What matters, where health funds come from, or how they are spent? The case of the Netherlands


Integrated health systems relying on budget financing and government-sector providers, such as hospitals, are often contrasted with systems that rely on income from insurance premia.  One of the advantages of the integrated system is that it can be easier to control costs – for example, by applying top-down budget caps on spending, without having to renegotiate agreements with different providers or requiring coordination among different insurance bodies.  But while it is true that some insurance-based systems are among the highest spenders in the OECD, others spend less than the OECD average.

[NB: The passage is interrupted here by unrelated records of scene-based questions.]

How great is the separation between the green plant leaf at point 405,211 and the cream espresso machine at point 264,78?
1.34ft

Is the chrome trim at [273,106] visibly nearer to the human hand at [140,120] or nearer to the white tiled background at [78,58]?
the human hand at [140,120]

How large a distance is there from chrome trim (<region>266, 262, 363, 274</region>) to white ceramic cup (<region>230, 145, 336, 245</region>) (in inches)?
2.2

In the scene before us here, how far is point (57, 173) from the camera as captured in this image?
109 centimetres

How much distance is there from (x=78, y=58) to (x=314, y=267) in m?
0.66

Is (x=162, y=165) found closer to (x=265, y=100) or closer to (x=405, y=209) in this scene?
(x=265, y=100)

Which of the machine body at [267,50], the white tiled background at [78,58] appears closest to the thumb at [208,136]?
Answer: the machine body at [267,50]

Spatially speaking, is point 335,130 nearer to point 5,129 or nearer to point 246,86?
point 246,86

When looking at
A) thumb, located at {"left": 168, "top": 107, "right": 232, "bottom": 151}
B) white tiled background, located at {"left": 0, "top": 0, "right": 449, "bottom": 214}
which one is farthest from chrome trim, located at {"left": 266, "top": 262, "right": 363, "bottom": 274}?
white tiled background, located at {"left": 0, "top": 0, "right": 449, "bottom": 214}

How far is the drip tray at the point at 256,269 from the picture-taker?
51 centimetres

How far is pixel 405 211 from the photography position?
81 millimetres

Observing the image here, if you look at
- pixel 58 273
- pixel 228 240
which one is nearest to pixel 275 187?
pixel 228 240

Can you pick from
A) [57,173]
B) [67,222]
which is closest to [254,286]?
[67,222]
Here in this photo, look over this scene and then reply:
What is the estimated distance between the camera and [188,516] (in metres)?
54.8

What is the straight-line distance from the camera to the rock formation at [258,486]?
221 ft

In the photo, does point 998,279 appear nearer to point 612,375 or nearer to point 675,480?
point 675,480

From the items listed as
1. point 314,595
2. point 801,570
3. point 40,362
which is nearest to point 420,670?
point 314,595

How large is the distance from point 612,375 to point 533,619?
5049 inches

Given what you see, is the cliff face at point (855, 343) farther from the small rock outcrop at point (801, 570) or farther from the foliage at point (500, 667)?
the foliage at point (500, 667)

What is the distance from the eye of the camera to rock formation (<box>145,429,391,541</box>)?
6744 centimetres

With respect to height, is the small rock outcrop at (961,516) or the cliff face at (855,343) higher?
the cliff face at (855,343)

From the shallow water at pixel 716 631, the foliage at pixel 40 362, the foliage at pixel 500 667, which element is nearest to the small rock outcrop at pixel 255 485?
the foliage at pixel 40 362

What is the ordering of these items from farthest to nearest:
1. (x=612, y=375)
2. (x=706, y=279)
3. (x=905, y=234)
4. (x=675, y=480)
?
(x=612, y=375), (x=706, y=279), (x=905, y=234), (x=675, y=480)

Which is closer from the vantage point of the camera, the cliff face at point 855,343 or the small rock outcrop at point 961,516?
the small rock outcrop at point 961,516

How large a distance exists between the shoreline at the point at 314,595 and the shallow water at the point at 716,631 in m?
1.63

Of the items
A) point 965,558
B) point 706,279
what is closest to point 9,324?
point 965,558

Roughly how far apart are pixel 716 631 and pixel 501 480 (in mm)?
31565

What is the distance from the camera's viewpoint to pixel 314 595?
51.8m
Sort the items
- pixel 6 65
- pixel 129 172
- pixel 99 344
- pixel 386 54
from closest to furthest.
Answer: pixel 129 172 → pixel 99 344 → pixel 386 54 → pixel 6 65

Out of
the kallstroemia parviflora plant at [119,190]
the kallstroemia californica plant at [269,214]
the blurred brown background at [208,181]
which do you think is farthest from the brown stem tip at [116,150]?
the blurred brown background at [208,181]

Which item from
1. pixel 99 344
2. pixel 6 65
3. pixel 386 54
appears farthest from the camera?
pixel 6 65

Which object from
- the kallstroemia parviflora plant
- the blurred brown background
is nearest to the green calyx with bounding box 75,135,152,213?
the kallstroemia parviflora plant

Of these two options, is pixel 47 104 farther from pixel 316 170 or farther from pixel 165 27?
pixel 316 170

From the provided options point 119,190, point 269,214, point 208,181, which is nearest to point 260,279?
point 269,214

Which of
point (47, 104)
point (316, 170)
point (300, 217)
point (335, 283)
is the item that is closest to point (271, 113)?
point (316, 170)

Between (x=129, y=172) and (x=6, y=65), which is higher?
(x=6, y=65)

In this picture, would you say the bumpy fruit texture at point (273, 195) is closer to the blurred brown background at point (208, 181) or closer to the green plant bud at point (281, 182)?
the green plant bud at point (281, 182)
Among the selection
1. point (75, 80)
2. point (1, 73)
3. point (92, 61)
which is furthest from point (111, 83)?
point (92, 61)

The experience of the Netherlands suggests that it is the incentives faced by insurers and providers – such as the way individual providers are paid and the way contractual arrangements with providers are set – that play a far greater role in whether expenditure growth is easy to contain or not, than where the money comes from.  The Netherlands had a very effective system of cost-containment during the 1980’s and 1990’s while having a social security-type health system. In contrast, during the past decade, the Netherlands started paying individual providers fee-for-service (in an attempt to reduce waiting lists), and expenditure increased rapidly. In the United States, integrated delivery systems such as those of Kaiser or that of the Veterans Affairs have provided incentives for coordinated and efficient care among teams of health professionals. Rather than looking for an ideal ‘system’, it is more important to look at how the money is spent and the incentives facing providers and users if we want to understand what will deliver value for money.

 

Efficiency gains from coordination of hospital and community services in Norway


Improved care coordination between hospitals and community health services helped to deliver better and cheaper services inTrondheim. To enable a quick transition of patients out of hospital, the Søbstad Helsehus unit has employed a larger number of medical staff than is usual in a nursing home. Patients enjoy better outcomes than others with similar care needs receiving treatment in a more conventional structure– as measured for example by lower re-admissions (19% versus 36%) and lower mortality rates after one year (8% versus 31%). After six months of stay at Søbstad unit, a quarter of patients were able to live independent lives, against only 10 percent of those who were treated in the hospital setting. In addition, the cost of stay at Søbstad was significantly lower. This and similar findings suggest the potential efficiency gains that could stem from better care coordination, for example at the interface between hospital and community health-services. The 2010 White Paper “The Coordination Reform” outlines proposals to “provide proper treatment, at the right place and right time”. The reform will address three main challenges in the Norwegian health system: patients’ need for better coordinated health services; the inadequacy of disease-prevention initiatives; and the need to address changes in epidemiological patterns due to the demographic evolution.